=== WHAT THE EXERCISE ASKS ===
Provide a verbatim copy of all the records below, leaving the images out.

=== MATERIAL PROVIDED ===
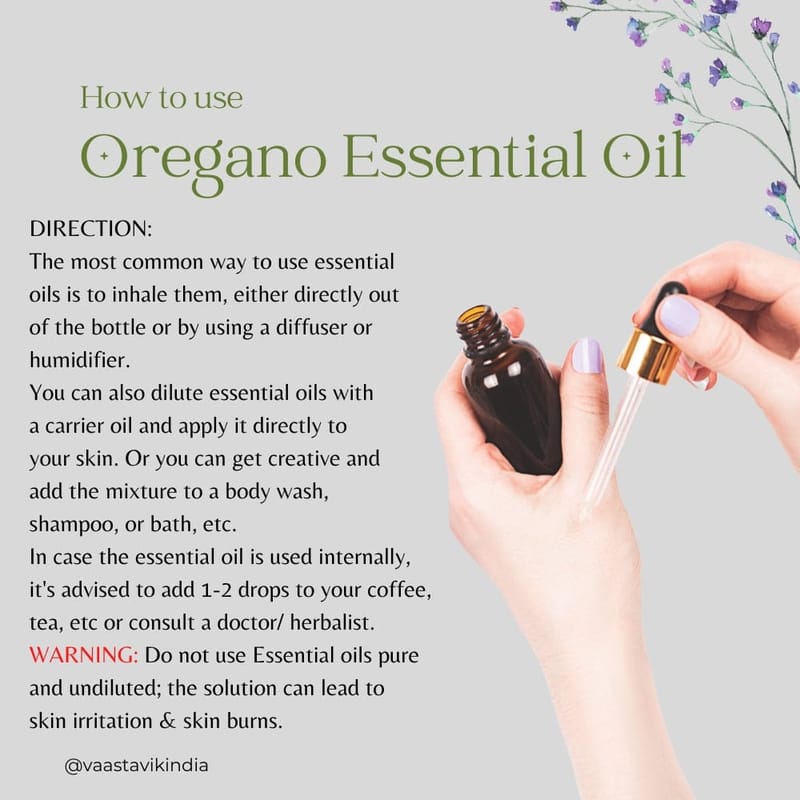 How to use
Oregano Essential Oil

DIRECTION:
The most common way to use essential oils is to inhale them, either directly out of the bottle or by using a diffuser or humidifier.
You can also dilute essential oils with a carrier oil and apply it directly to your skin. Or you can get creative and add the mixture to a body wash, shampoo, or bath, etc.
In case the essential oil is used internally, it's advised to add 1-2 drops to your coffee, tea, etc or consult a doctor/ herbalist.
WARNING: Do not use Essential oils pure and undiluted; the solution can lead to skin irritation & skin burns.

@vaastavikindia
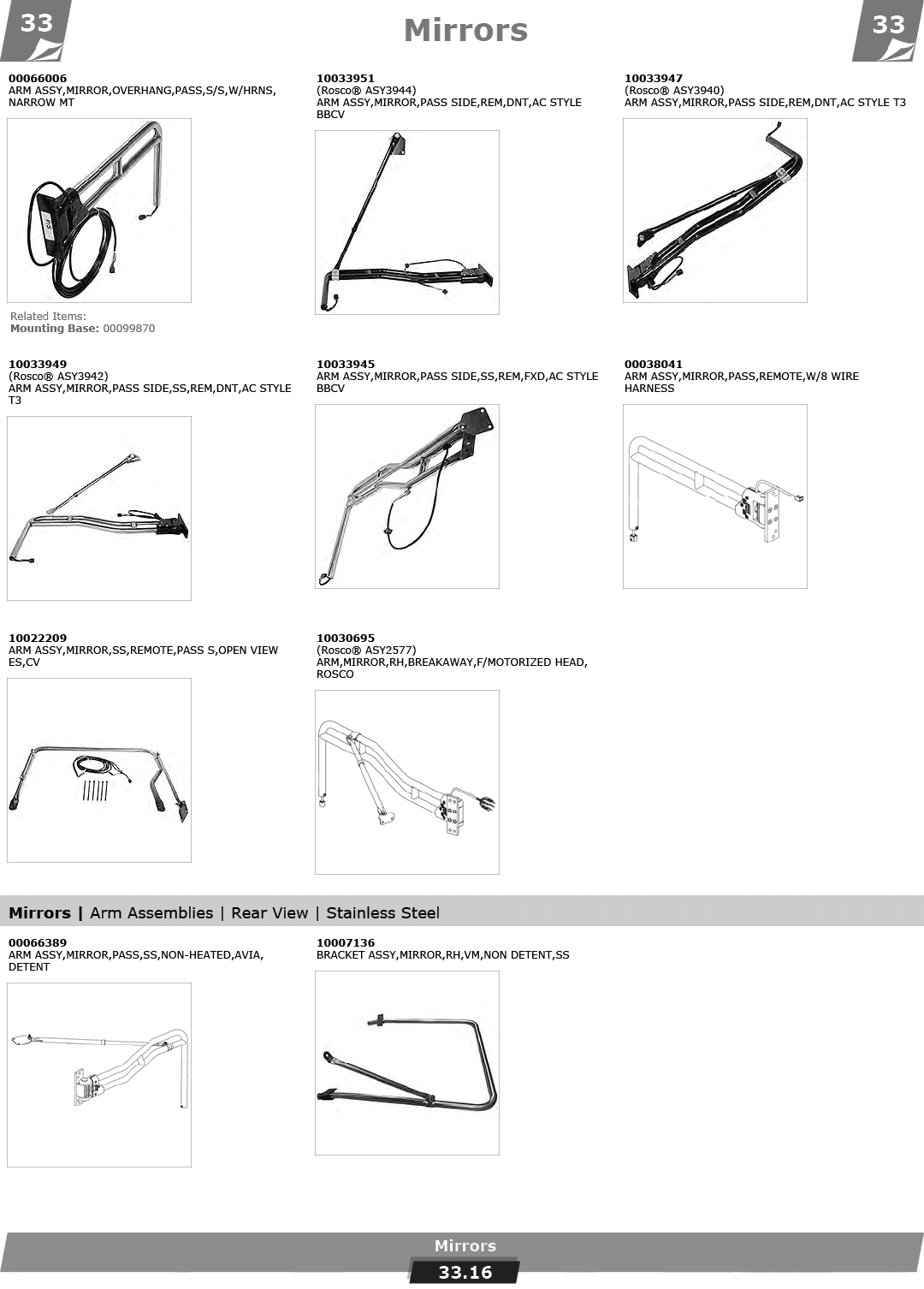 33

Mirrors

33

00066006
ARM ASSY,MIRROR,OVERHANG,PASS,S/S,W/HRNS, NARROW MT

P/S

Related Items:
Mounting Base: 00099870

10033951
(Rosco® ASY3944)
ARM ASSY,MIRROR,PASS SIDE,REM,DNT,AC STYLE BBCV

10033947
(Rosco® ASY3940)
ARM ASSY,MIRROR,PASS SIDE,REM,DNT,AC STYLE T3

10033949
(Rosco® ASY3942)
ARM ASSY,MIRROR,PASS SIDE,SS,REM,DNT,AC STYLE T3

10033945
ARM ASSY,MIRROR,PASS SIDE,SS,REM,FXD,AC STYLE BBCV

00038041
ARM ASSY,MIRROR,PASS,REMOTE,W/8 WIRE HARNESS

10022209
ARM ASSY,MIRROR,SS,REMOTE,PASS S,OPEN VIEW ES,CV

10030695
(Rosco® ASY2577)
ARM,MIRROR,RH,BREAKAWAY,F/MOTORIZED HEAD, ROSCO

Mirrors | Arm Assemblies | Rear View | Stainless Steel

00066389
ARM ASSY,MIRROR,PASS,SS,NON-HEATED,AVIA, DETENT

10007136
BRACKET ASSY,MIRROR,RH,VM,NON DETENT,SS

Mirrors
33.16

=== ANSWER SPACE ===
 How to use
Oregano Essential Oil

DIRECTION:
The most common way to use essential oils is to inhale them, either directly out of the bottle or by using a diffuser or humidifier.
You can also dilute essential oils with a carrier oil and apply it directly to your skin. Or you can get creative and add the mixture to a body wash, shampoo, or bath, etc.
In case the essential oil is used internally, it's advised to add 1-2 drops to your coffee, tea, etc or consult a doctor/ herbalist.
WARNING: Do not use Essential oils pure and undiluted; the solution can lead to skin irritation & skin burns.

@vaastavikindia
 33

Mirrors

33

00066006
ARM ASSY,MIRROR,OVERHANG,PASS,S/S,W/HRNS, NARROW MT

P/S

Related Items:
Mounting Base: 00099870

10033951
(Rosco® ASY3944)
ARM ASSY,MIRROR,PASS SIDE,REM,DNT,AC STYLE BBCV

10033947
(Rosco® ASY3940)
ARM ASSY,MIRROR,PASS SIDE,REM,DNT,AC STYLE T3

10033949
(Rosco® ASY3942)
ARM ASSY,MIRROR,PASS SIDE,SS,REM,DNT,AC STYLE T3

10033945
ARM ASSY,MIRROR,PASS SIDE,SS,REM,FXD,AC STYLE BBCV

00038041
ARM ASSY,MIRROR,PASS,REMOTE,W/8 WIRE HARNESS

10022209
ARM ASSY,MIRROR,SS,REMOTE,PASS S,OPEN VIEW ES,CV

10030695
(Rosco® ASY2577)
ARM,MIRROR,RH,BREAKAWAY,F/MOTORIZED HEAD, ROSCO

Mirrors | Arm Assemblies | Rear View | Stainless Steel

00066389
ARM ASSY,MIRROR,PASS,SS,NON-HEATED,AVIA, DETENT

10007136
BRACKET ASSY,MIRROR,RH,VM,NON DETENT,SS

Mirrors
33.16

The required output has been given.